James, Summer's long-term boyfriend, is in the Army and tells Summer he's on leave because he is to spend five months in Afghanistan - and he leaves the next day. Summer considers asking him to stay, before a heart-to-heart with Sarah, who asks her "what if you landed a part in a Broadway show?" "I'd ask him to come with me" "For him to drop everything to follow your dreams, when you wouldn't let him follow his?" Summer understands that she couldn't have it all her way, and let him go, after telling him "if you get yourself killed out there I'll murder you!" "You say that every time!" The pair kiss, and James left in a taxi.

On the 15 November 2007 Summer receives a phone call from James. After the credits ends, she cries and rells O.B. that it was over between her and James. She runs off leaving O.B. alone at The Dog in The Pond.

Summer later shares a kiss with Kris Fisher after their radio show was taken over by 'pirates' aka John Paul McQueen and Elliot Bevan. But then it is revealed that they are a couple when she tells OB "I never would have thought I would have a boyfriend who looked better than me in lipgloss."

However, after realising her feelings for OB, she breaks up with Kris claiming he is too high maintenance. This results in quite a nasty argument between them - Kris calling Summer shallow while Summer stated that cross-dressing didn't make him any more special, and that he 'wakes up in the morning and thinks, who shall I be today, male or female?'
Later Kris sees Summer having lunch with OB and is angry, but when OB defends her Kris and OB 'fight', ending in Summer pouring water over them.

On 25 January 2008, after Steph suggested that they should form a band, Summer decided she'd had enough of life in Hollyoaks and wanted to try her luck at living in London. She wanted to be able to chase her dreams and not wait for the opportunities to come to her. She asked O.B. to go with her but he refused saying that he couldn't let Max down by leaving. After one last-ditch attempt to convince O.B. to come with her, she walked out the door.

Later, Max convinces O.B. to leave with Summer, saying that she is the best thing that's ever happened to him. They race to the bus station in the MOBs van, arriving just as the bus is about to leave. O.B. hops on the bus and tells Summer that she only asked him twice to leave and everyone knows that it's three times for luck. After a hug and a kiss, they depart for London with Max looking on.
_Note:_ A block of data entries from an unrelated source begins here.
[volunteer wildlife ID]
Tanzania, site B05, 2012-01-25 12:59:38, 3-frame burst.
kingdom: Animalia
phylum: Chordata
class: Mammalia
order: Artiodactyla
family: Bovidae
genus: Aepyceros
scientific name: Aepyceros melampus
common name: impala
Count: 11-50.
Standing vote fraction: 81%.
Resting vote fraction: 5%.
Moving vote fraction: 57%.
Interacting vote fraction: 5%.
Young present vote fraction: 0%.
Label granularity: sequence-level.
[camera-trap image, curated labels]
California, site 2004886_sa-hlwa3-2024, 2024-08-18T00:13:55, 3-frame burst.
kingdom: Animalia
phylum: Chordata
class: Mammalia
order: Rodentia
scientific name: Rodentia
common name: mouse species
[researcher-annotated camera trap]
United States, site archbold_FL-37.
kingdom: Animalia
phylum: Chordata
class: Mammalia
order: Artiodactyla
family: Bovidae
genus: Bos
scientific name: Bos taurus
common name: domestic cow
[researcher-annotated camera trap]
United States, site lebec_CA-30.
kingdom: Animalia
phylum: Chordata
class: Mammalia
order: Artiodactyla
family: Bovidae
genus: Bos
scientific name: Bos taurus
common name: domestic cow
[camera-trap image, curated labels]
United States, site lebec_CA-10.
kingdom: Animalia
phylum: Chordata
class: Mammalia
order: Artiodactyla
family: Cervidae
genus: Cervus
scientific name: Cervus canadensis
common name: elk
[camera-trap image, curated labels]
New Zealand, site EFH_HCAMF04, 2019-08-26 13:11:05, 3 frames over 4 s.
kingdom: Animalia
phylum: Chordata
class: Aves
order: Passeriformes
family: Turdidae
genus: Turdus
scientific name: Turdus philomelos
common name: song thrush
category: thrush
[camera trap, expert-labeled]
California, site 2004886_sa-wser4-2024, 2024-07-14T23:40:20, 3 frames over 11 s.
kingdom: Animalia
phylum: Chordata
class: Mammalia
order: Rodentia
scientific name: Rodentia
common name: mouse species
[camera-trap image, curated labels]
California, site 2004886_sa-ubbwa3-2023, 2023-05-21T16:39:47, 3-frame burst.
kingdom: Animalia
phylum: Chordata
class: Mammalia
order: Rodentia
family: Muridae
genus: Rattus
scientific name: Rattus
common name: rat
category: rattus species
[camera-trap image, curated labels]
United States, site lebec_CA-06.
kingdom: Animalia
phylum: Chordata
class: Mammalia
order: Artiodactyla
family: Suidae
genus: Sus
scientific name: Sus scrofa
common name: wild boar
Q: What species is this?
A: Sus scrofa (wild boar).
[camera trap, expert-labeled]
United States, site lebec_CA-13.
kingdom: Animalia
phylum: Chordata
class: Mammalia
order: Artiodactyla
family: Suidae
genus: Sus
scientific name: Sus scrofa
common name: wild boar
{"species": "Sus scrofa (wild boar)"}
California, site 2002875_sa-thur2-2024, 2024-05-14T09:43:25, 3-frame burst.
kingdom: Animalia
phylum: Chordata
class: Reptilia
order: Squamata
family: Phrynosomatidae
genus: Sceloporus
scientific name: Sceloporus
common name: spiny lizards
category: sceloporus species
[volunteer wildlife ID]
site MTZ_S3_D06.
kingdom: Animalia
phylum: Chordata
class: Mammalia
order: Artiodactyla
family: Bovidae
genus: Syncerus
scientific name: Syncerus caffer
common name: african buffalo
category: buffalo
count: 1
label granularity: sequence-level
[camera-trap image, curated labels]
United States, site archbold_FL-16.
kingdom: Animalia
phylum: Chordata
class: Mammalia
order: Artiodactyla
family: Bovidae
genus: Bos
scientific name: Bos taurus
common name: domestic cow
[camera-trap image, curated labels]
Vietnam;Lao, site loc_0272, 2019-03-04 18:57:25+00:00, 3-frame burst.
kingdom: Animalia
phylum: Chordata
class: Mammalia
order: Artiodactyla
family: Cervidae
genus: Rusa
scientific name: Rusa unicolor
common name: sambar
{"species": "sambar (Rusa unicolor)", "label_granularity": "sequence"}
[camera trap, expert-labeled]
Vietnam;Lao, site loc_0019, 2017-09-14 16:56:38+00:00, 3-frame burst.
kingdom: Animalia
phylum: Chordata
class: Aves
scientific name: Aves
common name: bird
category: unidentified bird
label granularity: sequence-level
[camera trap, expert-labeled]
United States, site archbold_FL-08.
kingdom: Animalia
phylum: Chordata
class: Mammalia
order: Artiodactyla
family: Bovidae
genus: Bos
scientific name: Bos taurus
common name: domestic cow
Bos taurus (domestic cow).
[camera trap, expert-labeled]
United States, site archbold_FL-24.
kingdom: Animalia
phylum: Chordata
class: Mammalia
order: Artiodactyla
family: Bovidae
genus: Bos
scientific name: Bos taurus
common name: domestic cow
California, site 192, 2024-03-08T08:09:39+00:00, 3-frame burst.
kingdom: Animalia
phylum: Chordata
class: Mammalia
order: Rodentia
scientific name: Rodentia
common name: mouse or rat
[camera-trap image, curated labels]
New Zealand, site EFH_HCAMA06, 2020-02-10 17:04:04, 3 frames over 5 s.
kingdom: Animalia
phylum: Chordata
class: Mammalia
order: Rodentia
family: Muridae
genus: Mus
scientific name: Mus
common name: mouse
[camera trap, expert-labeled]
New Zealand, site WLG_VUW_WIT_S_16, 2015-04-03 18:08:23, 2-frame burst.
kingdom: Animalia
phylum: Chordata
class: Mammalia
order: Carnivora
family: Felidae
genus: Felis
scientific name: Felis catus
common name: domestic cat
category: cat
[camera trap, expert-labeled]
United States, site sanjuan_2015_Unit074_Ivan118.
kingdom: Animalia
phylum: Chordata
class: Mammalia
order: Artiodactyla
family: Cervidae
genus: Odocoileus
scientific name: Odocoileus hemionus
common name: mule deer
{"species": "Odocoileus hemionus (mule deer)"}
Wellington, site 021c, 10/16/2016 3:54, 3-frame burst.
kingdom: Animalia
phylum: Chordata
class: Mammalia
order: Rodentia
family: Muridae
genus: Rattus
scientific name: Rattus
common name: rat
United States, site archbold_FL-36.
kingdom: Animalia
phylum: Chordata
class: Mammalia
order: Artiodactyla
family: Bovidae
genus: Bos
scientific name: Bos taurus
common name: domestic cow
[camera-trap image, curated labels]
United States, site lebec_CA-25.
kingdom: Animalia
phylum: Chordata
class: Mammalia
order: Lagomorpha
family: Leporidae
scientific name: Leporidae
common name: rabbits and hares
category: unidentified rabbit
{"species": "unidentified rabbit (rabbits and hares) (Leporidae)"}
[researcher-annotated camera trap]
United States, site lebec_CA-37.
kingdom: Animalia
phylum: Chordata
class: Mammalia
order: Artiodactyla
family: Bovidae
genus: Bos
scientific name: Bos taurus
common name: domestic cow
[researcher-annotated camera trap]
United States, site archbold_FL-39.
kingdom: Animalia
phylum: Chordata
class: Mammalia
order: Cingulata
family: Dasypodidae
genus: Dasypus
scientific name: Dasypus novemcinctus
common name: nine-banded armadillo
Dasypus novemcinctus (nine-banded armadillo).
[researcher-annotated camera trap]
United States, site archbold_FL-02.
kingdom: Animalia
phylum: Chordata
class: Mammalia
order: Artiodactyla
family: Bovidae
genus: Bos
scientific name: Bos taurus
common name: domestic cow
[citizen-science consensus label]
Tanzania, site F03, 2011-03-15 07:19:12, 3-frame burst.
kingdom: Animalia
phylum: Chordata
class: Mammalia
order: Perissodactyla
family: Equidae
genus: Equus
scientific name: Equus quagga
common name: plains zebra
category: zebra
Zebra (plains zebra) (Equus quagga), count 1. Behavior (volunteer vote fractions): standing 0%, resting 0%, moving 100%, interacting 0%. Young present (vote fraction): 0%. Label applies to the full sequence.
After arriving in London, Summer sets about trying to find Andrew Lloyd Webber so that she can try to get a part in one of his musicals.

On 1 February 2008, despite her nerves during an audition, Summer has successfully been offered a part of Maria in The Sound Of Music, one of Andrew Lloyd Webber's musicals.

On 15 February 2008, Summer made her exit from Hollyoaks, leading a new life to star in one of Andrew Lloyd Webber's musicals. But with O.B.'s second thoughts about moving out, Summer realises she has to start a new life alone, even without him.

On 28 February 2008, O.B. chased his dream and him and Summer got back together, with him remaining in London with her to start their new life. This is the last time she is seen onscreen.

==Reception==
A writer from OK! called Summer a "Hollyoaks babe" and wrote that Summer "only spent a year in Hollyoaks Village, but in that short time she managed to get carbon monoxide poisoning, go through a number of intense relationships and land a part in Andrew Lloyd Webber's musical". They added that "many" questioned whether Strallen's casting on the soap was a "a huge PR stunt" due to Strallen being cast in the same production as the character.